I am trying to install Let’s Encrypt certificate for this domain. This domain is with me only for email hosting and its website is hosted somewhere else.
Can this work ? Or do i need to add my email server’s NS records at this domain’s registrar ?
Hi Schoen,
You are absolutely correct this is precisely what i am trying to achieve and there are server other domain which i am planning to implement this same concept.
I have access to its Domain Control Panel, i tried adding name server for my mail server but what happens is that website goes down and the website starts pointing to the mail server instead.
So, there are three methods that Let’s Encrypt uses to let you prove your control over a domain name in order to get a certificate for it. Two of them require making a connection to your server, which is not helpful when your server is run by someone else. The third requires posting custom TXT records in your DNS zone (not changing the existing records, but adding new additional ones). Can you do this? It would be easiest if you could do it via an API or script rather than manually, because this would then leave open the possibility that the certificate can be renewed automatically in the future.
The acme.sh client currently has the broadest range of support for DNS provider APIs. The supported ones are listed at
Recently Certbot has also added some of this support, but not quite as much as acme.sh has.

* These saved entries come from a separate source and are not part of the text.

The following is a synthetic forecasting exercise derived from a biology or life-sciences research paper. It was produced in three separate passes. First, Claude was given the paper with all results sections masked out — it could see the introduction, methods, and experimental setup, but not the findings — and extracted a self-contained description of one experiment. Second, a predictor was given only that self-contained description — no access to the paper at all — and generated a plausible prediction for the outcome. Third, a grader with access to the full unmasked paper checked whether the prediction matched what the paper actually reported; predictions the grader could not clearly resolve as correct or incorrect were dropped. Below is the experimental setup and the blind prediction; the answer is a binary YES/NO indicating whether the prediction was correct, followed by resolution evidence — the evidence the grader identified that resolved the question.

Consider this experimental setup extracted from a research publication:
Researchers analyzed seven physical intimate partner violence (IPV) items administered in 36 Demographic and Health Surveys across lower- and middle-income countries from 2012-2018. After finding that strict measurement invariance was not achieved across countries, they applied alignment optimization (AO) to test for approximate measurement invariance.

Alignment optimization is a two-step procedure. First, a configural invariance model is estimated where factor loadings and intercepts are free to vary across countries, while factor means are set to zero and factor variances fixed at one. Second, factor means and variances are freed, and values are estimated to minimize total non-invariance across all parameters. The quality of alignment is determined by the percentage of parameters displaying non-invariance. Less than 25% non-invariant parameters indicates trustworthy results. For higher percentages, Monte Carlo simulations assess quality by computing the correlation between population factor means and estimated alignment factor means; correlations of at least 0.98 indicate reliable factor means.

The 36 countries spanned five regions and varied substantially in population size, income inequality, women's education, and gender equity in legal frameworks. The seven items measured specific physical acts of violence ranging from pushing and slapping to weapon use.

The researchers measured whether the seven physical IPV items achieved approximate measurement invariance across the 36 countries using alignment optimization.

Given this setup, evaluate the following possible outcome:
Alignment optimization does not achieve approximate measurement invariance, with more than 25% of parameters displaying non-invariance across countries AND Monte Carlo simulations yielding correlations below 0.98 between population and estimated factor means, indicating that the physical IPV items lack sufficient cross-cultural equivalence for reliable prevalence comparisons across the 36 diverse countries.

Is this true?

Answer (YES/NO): NO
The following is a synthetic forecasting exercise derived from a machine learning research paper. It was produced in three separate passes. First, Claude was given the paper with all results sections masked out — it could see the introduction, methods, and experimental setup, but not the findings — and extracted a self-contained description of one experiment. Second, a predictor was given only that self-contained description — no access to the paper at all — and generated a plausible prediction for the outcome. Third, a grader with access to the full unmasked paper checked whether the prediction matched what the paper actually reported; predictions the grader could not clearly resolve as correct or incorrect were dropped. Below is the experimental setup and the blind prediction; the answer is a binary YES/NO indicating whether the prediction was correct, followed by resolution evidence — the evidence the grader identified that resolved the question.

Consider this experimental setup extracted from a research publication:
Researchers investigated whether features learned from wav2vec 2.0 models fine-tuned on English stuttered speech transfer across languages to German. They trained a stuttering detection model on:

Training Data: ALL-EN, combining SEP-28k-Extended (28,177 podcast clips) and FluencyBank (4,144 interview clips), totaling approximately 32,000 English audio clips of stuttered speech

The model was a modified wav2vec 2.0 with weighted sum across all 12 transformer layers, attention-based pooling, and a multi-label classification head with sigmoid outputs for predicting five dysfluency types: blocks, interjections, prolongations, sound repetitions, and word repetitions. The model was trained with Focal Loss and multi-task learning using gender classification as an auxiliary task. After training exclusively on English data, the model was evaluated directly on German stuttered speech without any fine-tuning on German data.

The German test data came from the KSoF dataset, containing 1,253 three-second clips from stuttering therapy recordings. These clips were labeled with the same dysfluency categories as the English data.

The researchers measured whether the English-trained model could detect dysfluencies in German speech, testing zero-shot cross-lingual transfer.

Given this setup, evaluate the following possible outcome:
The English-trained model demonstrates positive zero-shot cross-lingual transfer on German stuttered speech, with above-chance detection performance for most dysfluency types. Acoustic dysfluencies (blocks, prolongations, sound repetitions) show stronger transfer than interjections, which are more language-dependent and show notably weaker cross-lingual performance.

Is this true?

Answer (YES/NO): NO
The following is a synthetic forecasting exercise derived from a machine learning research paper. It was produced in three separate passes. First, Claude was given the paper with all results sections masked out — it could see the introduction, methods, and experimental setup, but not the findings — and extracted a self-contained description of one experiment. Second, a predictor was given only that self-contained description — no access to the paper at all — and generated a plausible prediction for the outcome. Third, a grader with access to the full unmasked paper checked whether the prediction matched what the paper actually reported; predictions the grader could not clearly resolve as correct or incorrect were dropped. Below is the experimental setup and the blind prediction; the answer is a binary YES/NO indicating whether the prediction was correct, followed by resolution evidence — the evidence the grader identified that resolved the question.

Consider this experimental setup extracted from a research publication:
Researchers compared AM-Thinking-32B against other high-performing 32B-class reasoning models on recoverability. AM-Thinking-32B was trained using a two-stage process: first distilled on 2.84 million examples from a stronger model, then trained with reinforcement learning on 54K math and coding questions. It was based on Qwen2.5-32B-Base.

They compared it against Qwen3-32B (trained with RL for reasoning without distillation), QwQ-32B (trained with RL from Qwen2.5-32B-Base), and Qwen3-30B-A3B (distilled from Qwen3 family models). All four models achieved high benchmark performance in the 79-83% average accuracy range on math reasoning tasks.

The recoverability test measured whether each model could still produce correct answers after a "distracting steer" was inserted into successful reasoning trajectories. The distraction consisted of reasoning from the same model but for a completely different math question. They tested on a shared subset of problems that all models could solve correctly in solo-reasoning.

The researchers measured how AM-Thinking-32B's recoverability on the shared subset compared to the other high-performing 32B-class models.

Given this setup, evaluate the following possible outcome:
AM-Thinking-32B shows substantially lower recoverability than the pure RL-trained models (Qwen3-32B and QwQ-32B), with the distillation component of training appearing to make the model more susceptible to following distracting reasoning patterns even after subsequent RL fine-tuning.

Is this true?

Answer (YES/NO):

As @ahaw021 mentions, you do have to prove control over the domain name in order to get a certificate. While being the mail server (indicated by MX record) for a domain is an important relationship with that domain, it’s not one that Let’s Encrypt accepts by itself as enough to issue a certificate for the domain. Other certificate authorities might have a different practice because they do e-mail based validation, which Let’s Encrypt never does. For Let’s Encrypt certificates, the only available ways to prove your control are to receive inbound connections on port 80 or 443 (of the machine that the A record for the domain points to, which is also then the web server for that domain), or to make changes to the DNS zone. If you can’t do these things, Let’s Encrypt will not accept that you’ve proven that you’re entitled to a certificate for a particular domain name—even if you do run the mail server for it.
There is a particular thing that people running the mail server could do (involving setting up a web redirect for a particular URL) to explicitly delegate the power to obtain certificates for their domains to you, from Let’s Encrypt’s point of view. So this is an additional option if you have the ability to coordinate with them this way; they wouldn’t have to make your machine the web server or give you the ability to edit the DNS zone, if they’re willing to forward some particular Let’s Encrypt-related URLs from their server to yours via web redirects.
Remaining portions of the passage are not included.